In addition to carbon, peat takes into it heavy metals, which are present in greater quantity as a result of extractive activity that released and deposited it, particularly during the last half-century. This deposition is legible in peat profiles, which contain an archive of changes, evidencing environments in flux. Pollen, plant waxes, and isotopes are studied to mark strata. When peatlands leak through fire or erosion, the peat cannot be read as an archive in the same way any longer; the archive becomes an "unstable repository" (g) owing to the fact that the metals and carbon are not fully encased in it. Molecules are released by fire into our "turbulent medium" of atmosphere (h) and wear down and wash out to sea.
With climate change driving fire and melting at a global scale, there is a demand for new archives—both to be able to sequester carbon for mitigating climate change and also to be able to continually situate homo sapiens stratigraphically. Part of sequestering carbon, or balancing the carbon budget, is the location of ‘clandestine’ carbon reserves. The Atlantic Coastal Plain is known as a "hot spot" for soil carbon storage for its very deep organic carbon-rich subsoil, and a billion tons were until recently unaccounted for due to an underestimation of the impact of soil carbon on the part of Earth Sciences. (i) Scientist Claire Treat says peat burial "is basically like a leak in what we usually consider a closed system of how carbon moves around the earth, from the atmosphere to the land and oceans." (j)
The trouble with managing carbon stores and releases to stabilize atmospheric greenhouse gases is the underlying logic of calculation, which minimizes complexity in favor of fixing the planet as an object of analysis. Scholar and investigator Jennifer Gabrys contends, "What is missing in sinks is not just the supposed locations of carbon storage, but also the complex and transformative dynamics of the natural-cultural constitution of sinks". (k) In the article "Becoming Planetary," Gabrys wonders what stabilizing the earth would necessitate such that human civilization, in all its destructiveness, is sustained, and questions: "What other planet-human configurations might be proposed such that human 'civilization' is not a project of stabilizing the planet, but rather of re-imagining the human and the planetary as praxis?" (l)

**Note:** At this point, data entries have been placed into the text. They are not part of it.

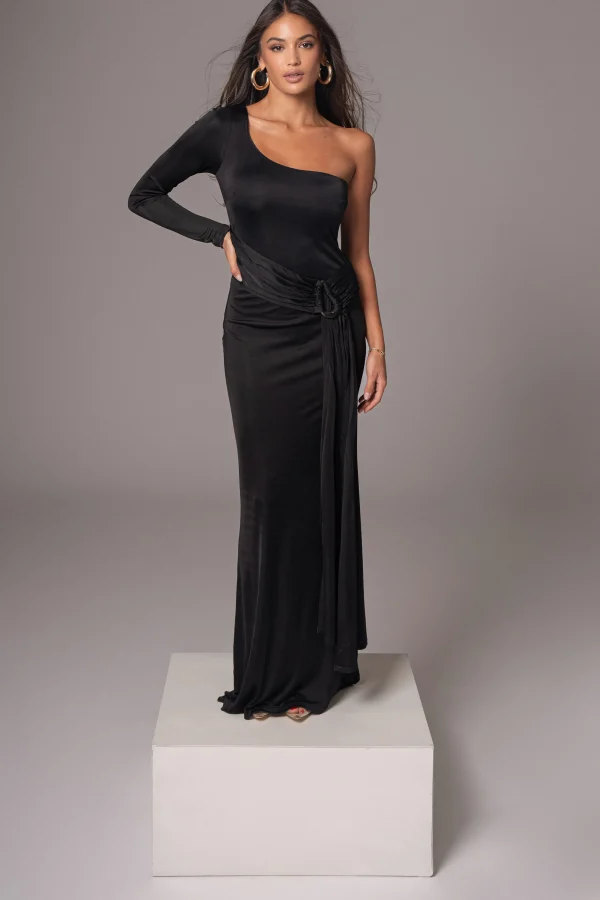 JLUXLABEL Black Muoi Maxi Dress
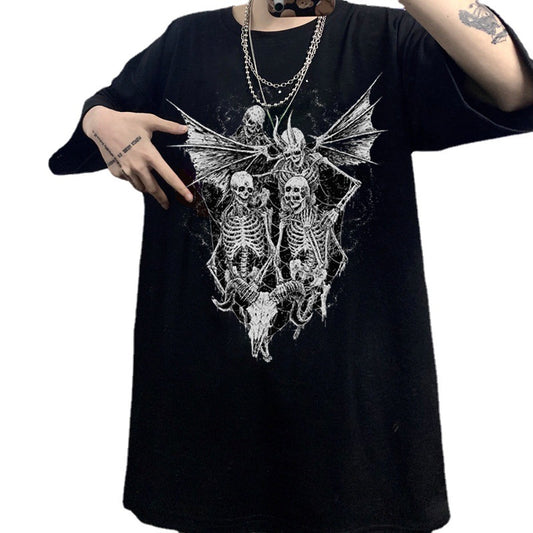 Camiseta Hip Hop Unisex con Estampado Europeo - Image 2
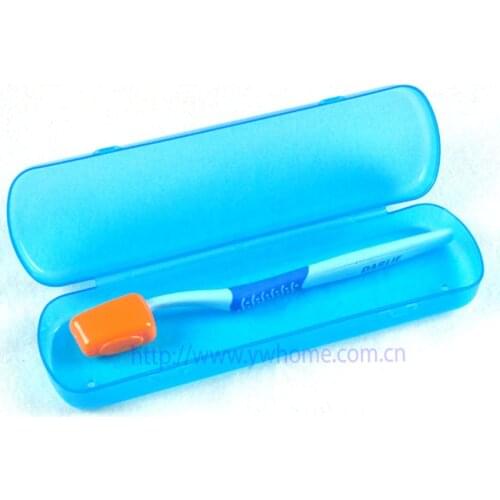 Portable Travel Camping Hiking Bathroom Toothbrush Holder Tube Plastic Cover Box include toothbrush head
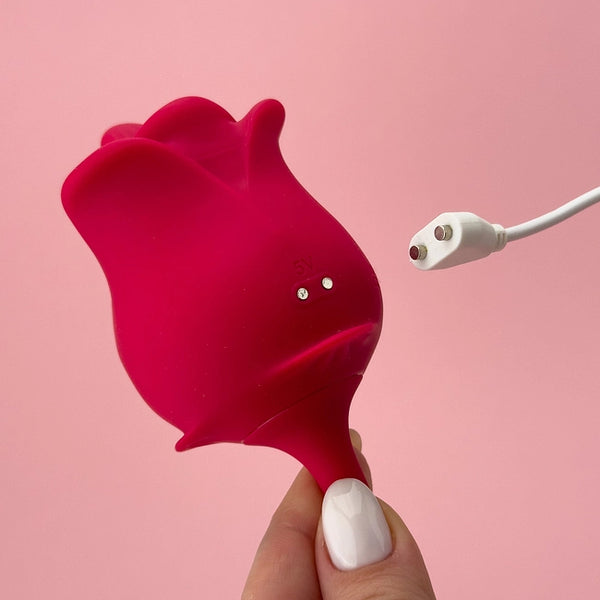 Dual bloom Dual rose vibrator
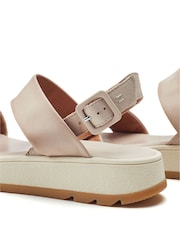Moda in Pelle Inked Sporty Softee Brown Sandals - Image 4 of 4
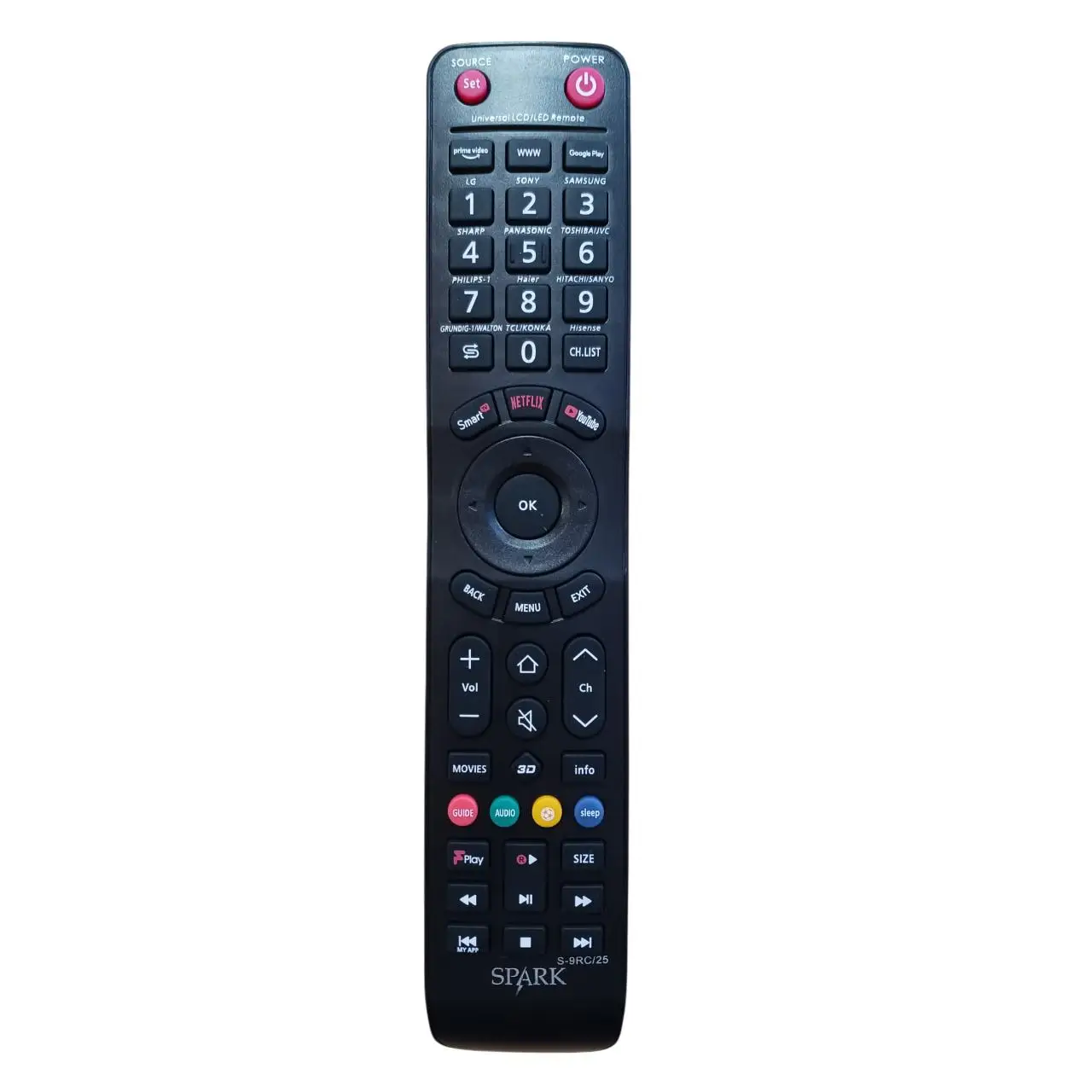 SPARK- MANDO A DISTANCIA 25 EN 1. COMPATIBLE CON LA MAYORÍA DE TELEVISORES.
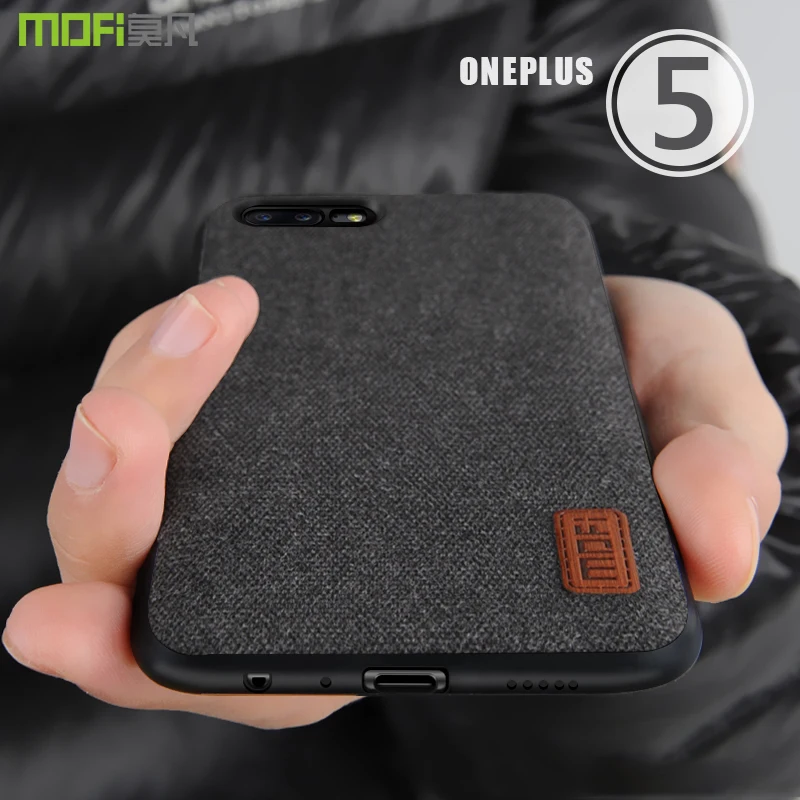 Чехол для Oneplus 5 чехол накладка MOFi One Plus OP5 с мягкими силиконовыми краями 1 +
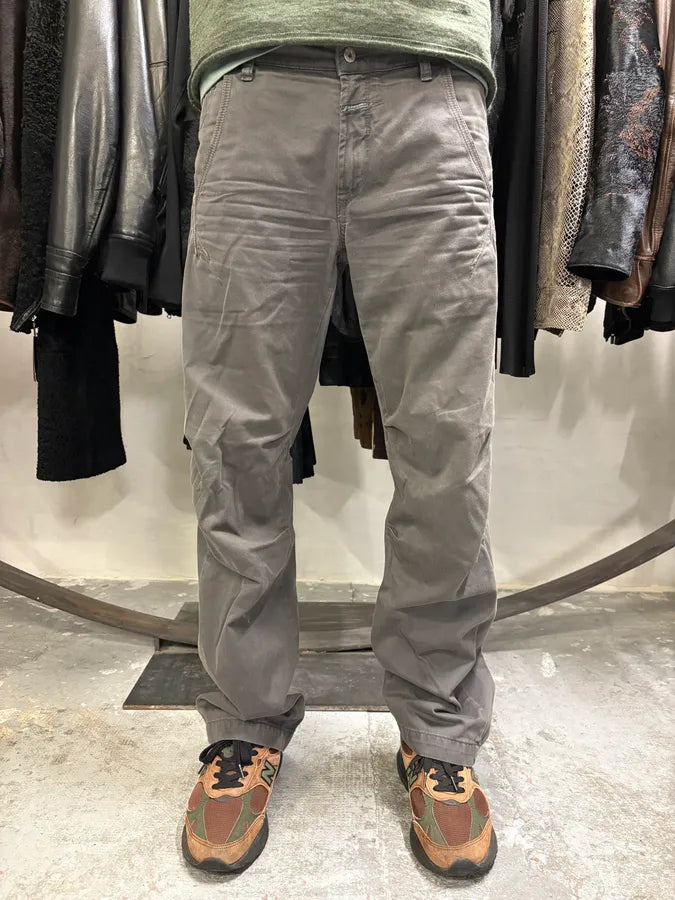 2000s Marithé + François Girbaud Anthracite Grey Signature Minimalist Straight Pants (M) gyXCJPD 2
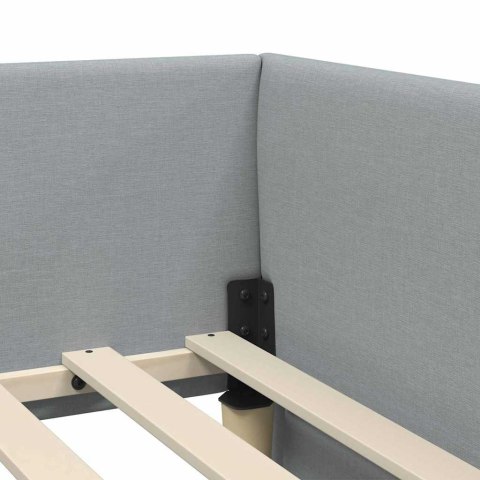 Rama Łóżka Narożnego z Materacem Inny 2 pcs Jasnoszary tkanina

Whether leakage is considered to be the absence or slowing of elemental cycling (as Claire Treat is quoted above) or to be its acceleration, environmental and climate justice will not be achieved through implementing an accounting approach to reach a state of balance. Alternately, I take up a question Gabrys posed to me in 2020: "What does it mean to engage with environments and materialities that could spark effects and events that don’t perform as we expect them to?" Answering this question instead of questions as to the locations and amounts of carbon marks an epistemological shift toward nuanced interactions and reemergences. Peatland was held to be wasteland, then a land of ecosystem services. It must be allowed to be processual.